As part of my review for CS 241, in this post I’ll be giving the first part of my detailed summary of a typical compilation process,  the details of which will make use of the theory of computation (particularly, context-free grammars). In this article, “compilation” refers to the translation of a C-like language into MIPS assembly language.

§1. Overview of compilation. The process of compilation is broken down into the following components:

• Lexical analysis or scanning. In this stage, we take the raw source code as input, and output a sequence of tokens. This is usually done through the use of a DFA (deterministic finite automaton) whose states and transitions encode the possibilities for what tokens are allowed to “look like” in the language. If the source code contains misspelled keywords, unexpected characters and other similarly “crude” problems, the scanner will probably fail to convert them into tokens properly, and hence cause an error. Maximal munch is a common approach for tokenization.
• Syntactic analysis or parsing. In this stage, we take the sequence of tokens as input, and (hopefully) output a parse tree. There are two approaches to pulling this off, and they both require quite a bit of work. This is where context-free grammars come in: the parse tree is a detailed representation of how the grammar rules are used to derive the string (token sequence).
• Semantic analysis. In this stage, we look at the parse tree and start making sure things “make sense”, that is, performing type checks, lvalue checks and so on. We also start attaching some semantic information to the parse tree which will be used later on.
• Code generation. This is the final stage of compilation. We now have a parse tree as well as a symbol table to work with, so we can use a recursive code generation procedure to nicely generate the required assembly code.

§2. Context-free grammars. The first thing we want to talk about is a mathematical model of computation known as a context-free grammar. I mentioned DFAs above, which recognize the regular languages, but we are interested instead in CFGs for reasons which will become obvious shortly (also, they recognize a strictly larger class of languages than DFAs). Of course, the price you pay is increased complexity.
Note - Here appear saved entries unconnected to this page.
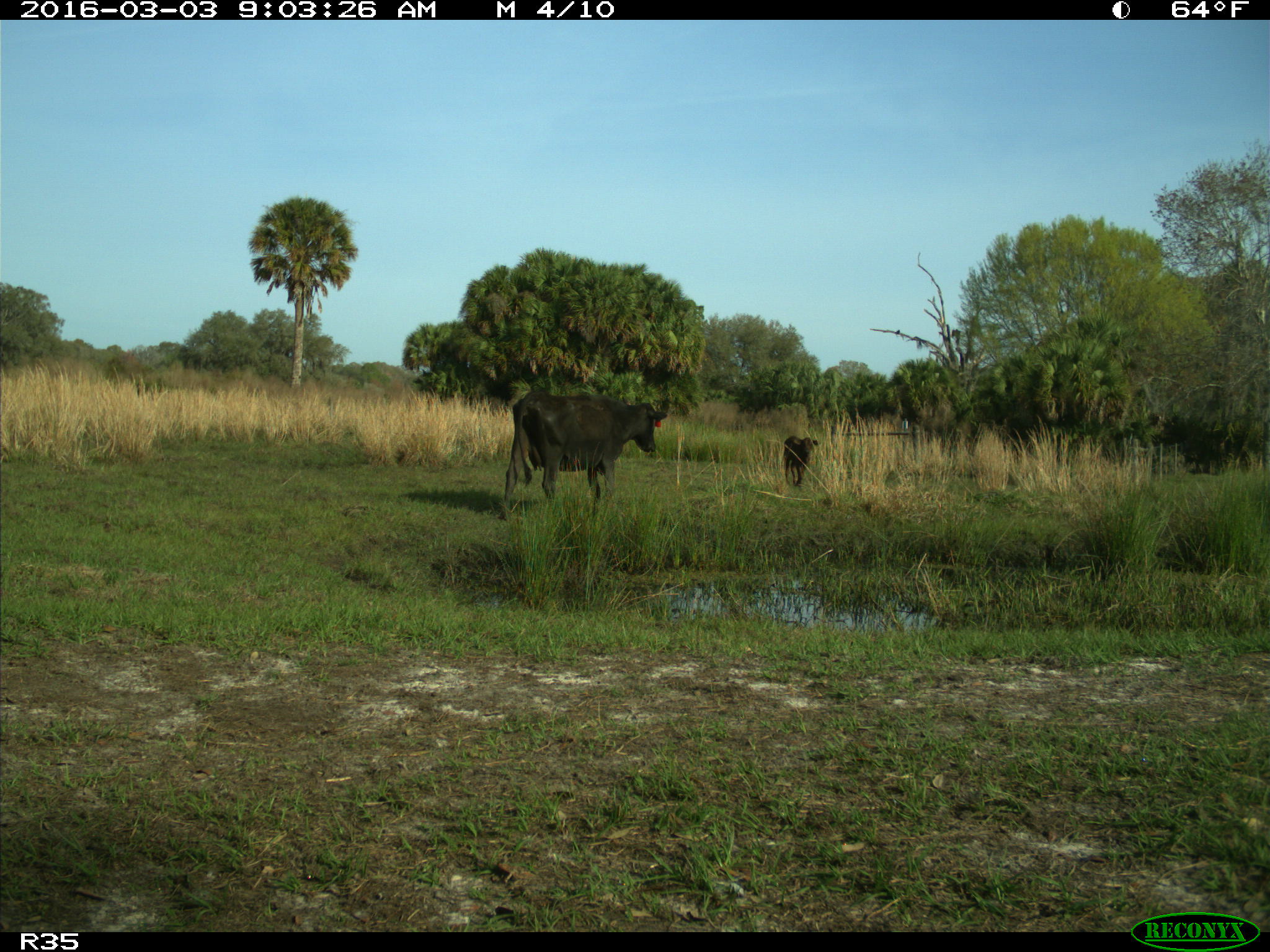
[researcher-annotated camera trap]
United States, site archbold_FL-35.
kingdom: Animalia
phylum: Chordata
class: Mammalia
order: Artiodactyla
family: Bovidae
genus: Bos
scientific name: Bos taurus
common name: domestic cow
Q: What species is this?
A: Bos taurus (domestic cow).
A context-free grammar $G$ consists formally of the following:

• An alphabet of so-called terminal symbols, usually denoted $\Sigma$.
• A finite, nonempty set $N$, disjoint from $\Sigma$, of so-called nonterminals.
• A finite set $P$ of productions, which take the form $A \to B$ where $A \in N$ and $B \in V^*$, where the * is the Kleene star. The vocabulary $V$ is defined to be $N \cup \Sigma$.
• An element $S \in N$ called the start symbol.
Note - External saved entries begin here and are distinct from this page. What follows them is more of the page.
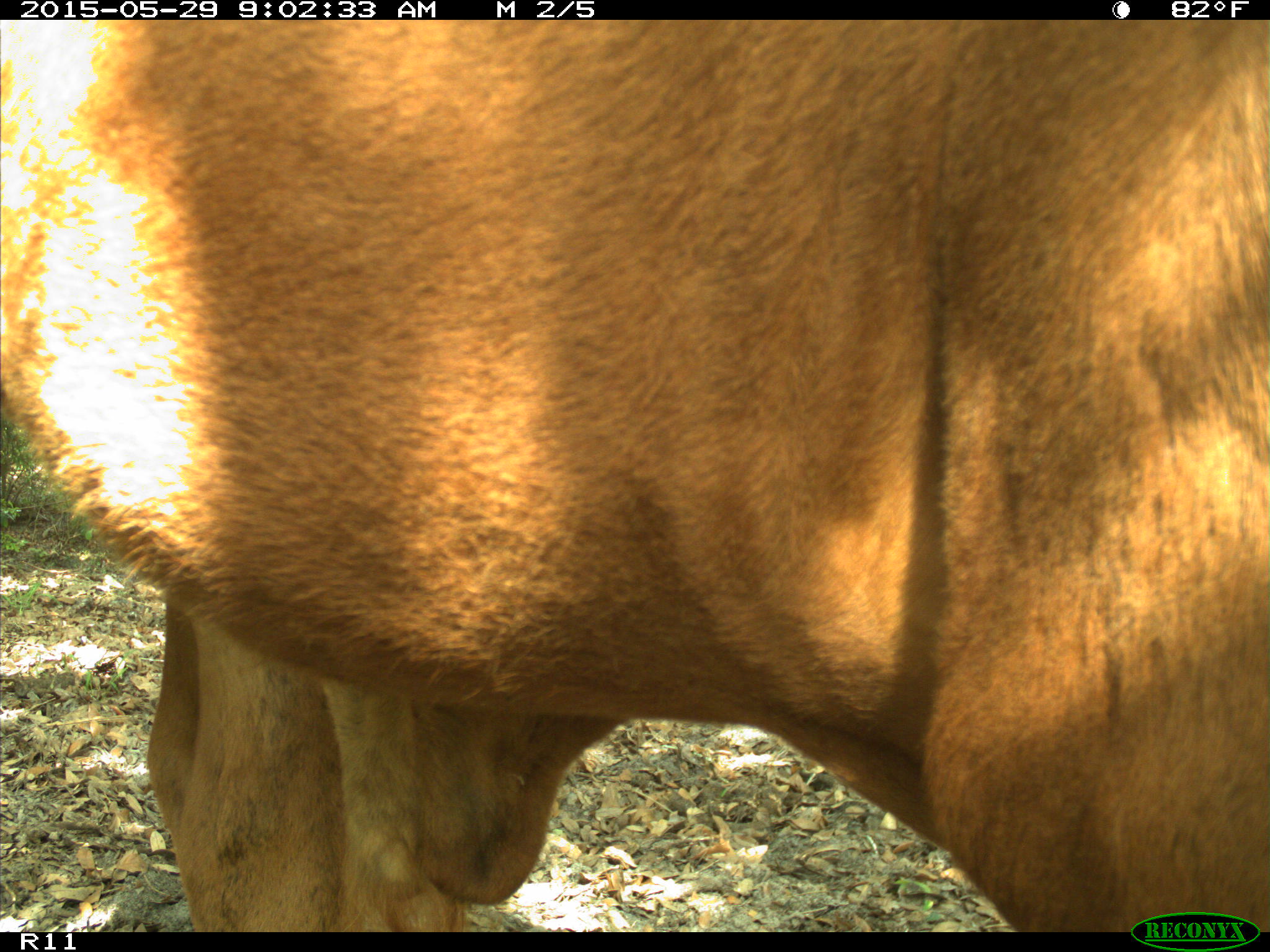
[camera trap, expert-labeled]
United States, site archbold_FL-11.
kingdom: Animalia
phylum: Chordata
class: Mammalia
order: Artiodactyla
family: Bovidae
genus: Bos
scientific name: Bos taurus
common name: domestic cow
We write $\alpha A \beta \Rightarrow \alpha \gamma \beta$ if there is a production $A \to \gamma$ and say that the right-hand side immediately derives the left-hand side. Similarly, we write $\alpha A \beta \rightharpoonup \alpha \gamma \beta$ if there is a sequence of immediate derivations $\alpha A \beta \Rightarrow \delta_1 \Rightarrow \ldots \Rightarrow \delta_k \Rightarrow \alpha \gamma \beta$, and say that the right-hand side derives the left-hand side. A sequence of immediate derivations is called a derivation.

The notation $L(G)$ is used to denote the language of strings recognized by the grammar $G$, that is, the subset of $\Sigma^*$ consisting of the strings $w$ which are eventually derivable from $S$.
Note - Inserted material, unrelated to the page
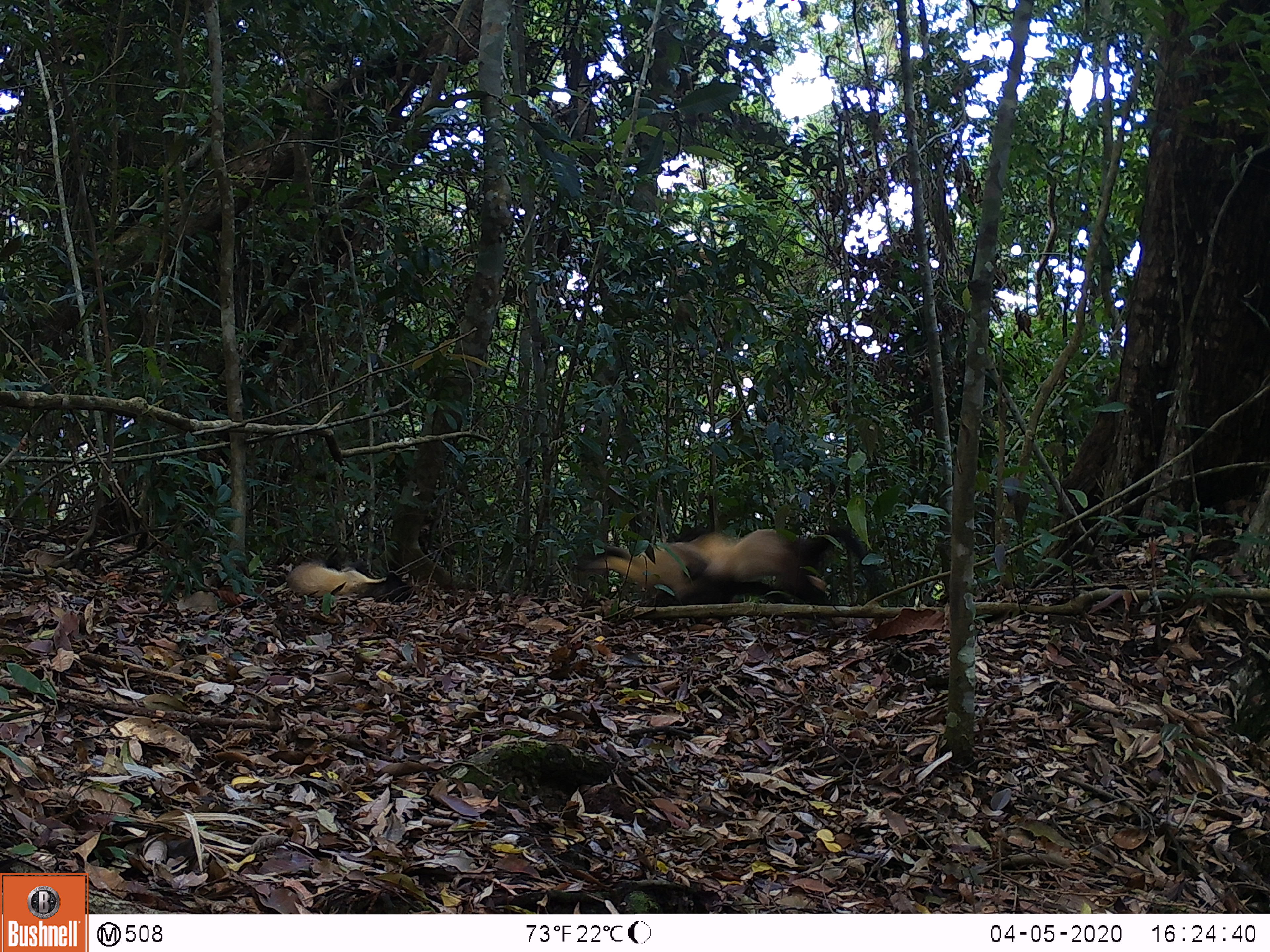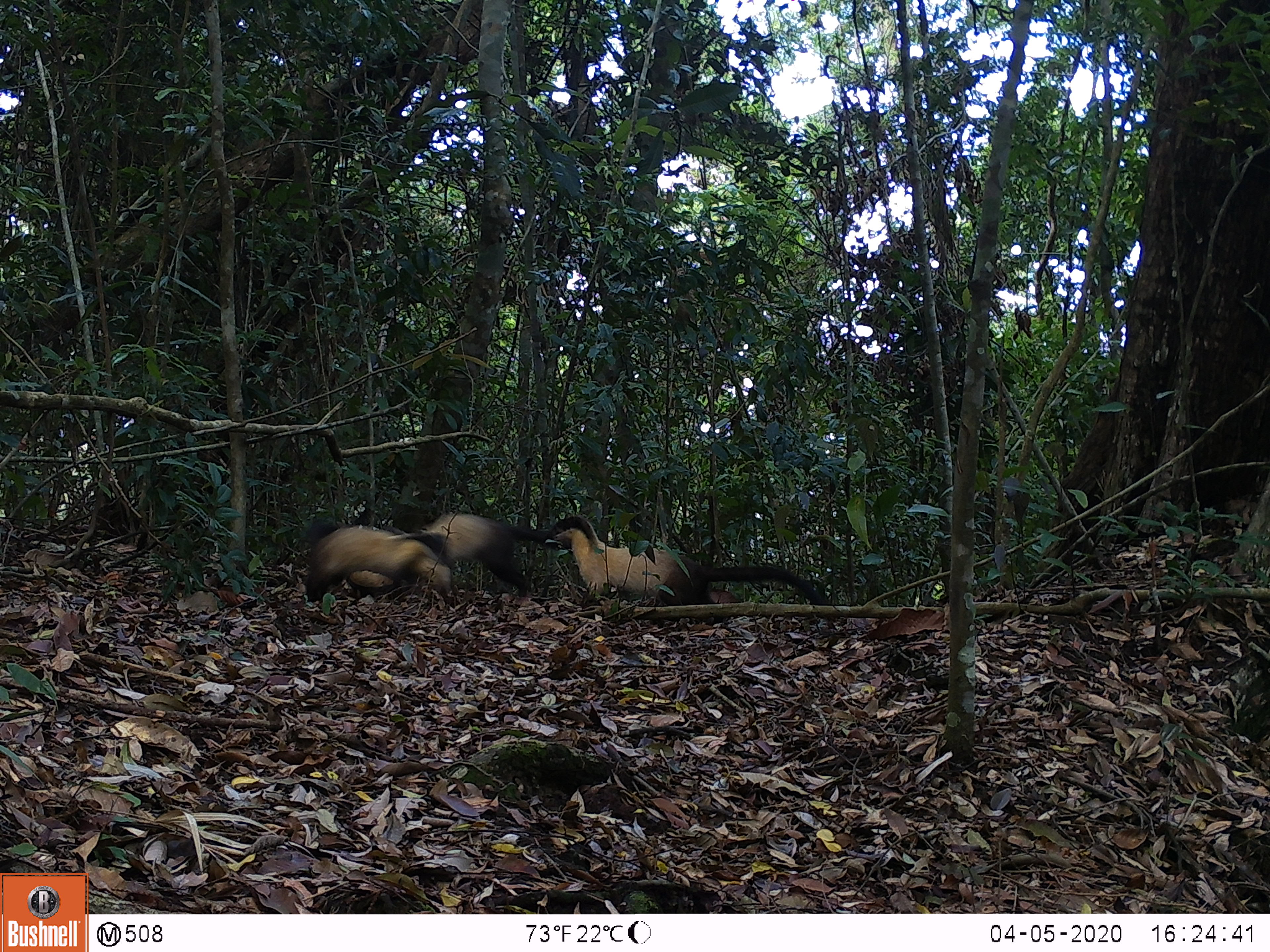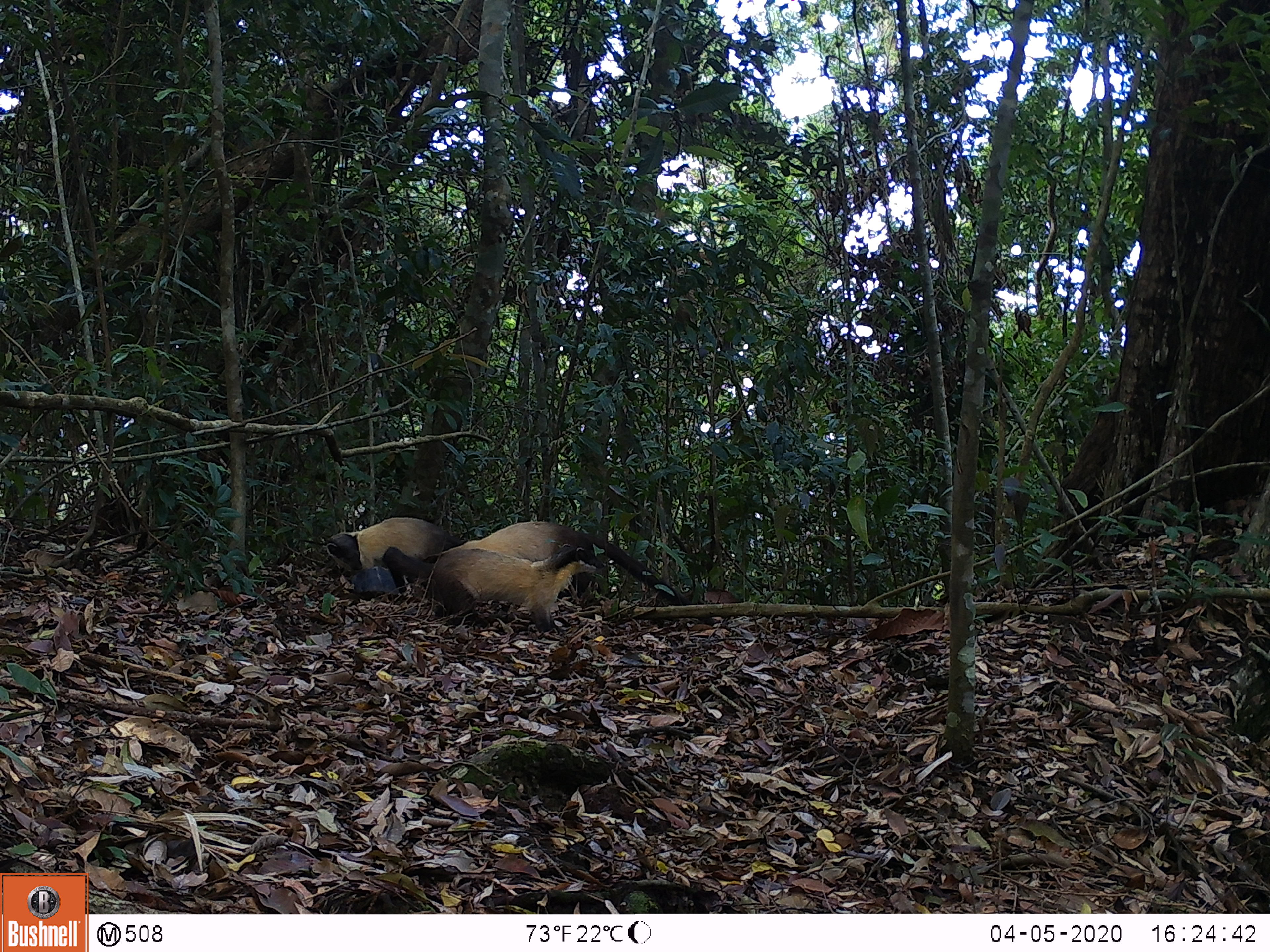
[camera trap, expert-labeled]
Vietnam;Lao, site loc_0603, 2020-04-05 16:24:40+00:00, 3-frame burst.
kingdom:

For example, the following grammar recognizes precisely the language of palindromes (strings invariant under reversal) over $\{ a, b, c \}$:

$\displaystyle S \to aSa \mid bSb \mid cSc \mid M$
$\displaystyle M \to a \mid b \mid c \mid \epsilon$

This is a rather compact description, but it should be clear from context that $N = \{ S, M \}$, $\Sigma = \{ a, b, c \}$, and so on. Also, $\epsilon$ as usual represents the empty string.

§3. Leftmost/rightmost derivations and ambiguity. A parse tree is a tree representation of a derivation, since a derivation is a sequence of immediate derivations. The root corresponds to the start symbol, and every subtree represents an application of a production. We want to talk about certain “standard” kinds of derivations; these are known as leftmost and rightmost derivations. The explanation is as follows. In a leftmost derivation, you always “expand” (that is, apply a production to) the leftmost nonterminal in the string as you’re going along (rightmost derivations are analogous). However, not surprisingly, there may sometimes be some “choice” when it comes to which production we apply to a nonterminal.

The definition of a leftmost derivation seems quite stringent, but due to this possibility of “choosing” different sequences of productions, we obtain the surprising result that some grammars contain strings for which there exist multiple leftmost derivations. Such grammars are called ambiguous grammars. As you probably guessed, the structure of the parse tree has a lot to do with how a string might be interpreted (for example, order of operations in an algebraic expression), so this is quite bad. We therefore often seek unambiguous grammars for languages — but it turns out that certain languages can be described only by ambiguous grammars. These awful languages are called ambiguous languages.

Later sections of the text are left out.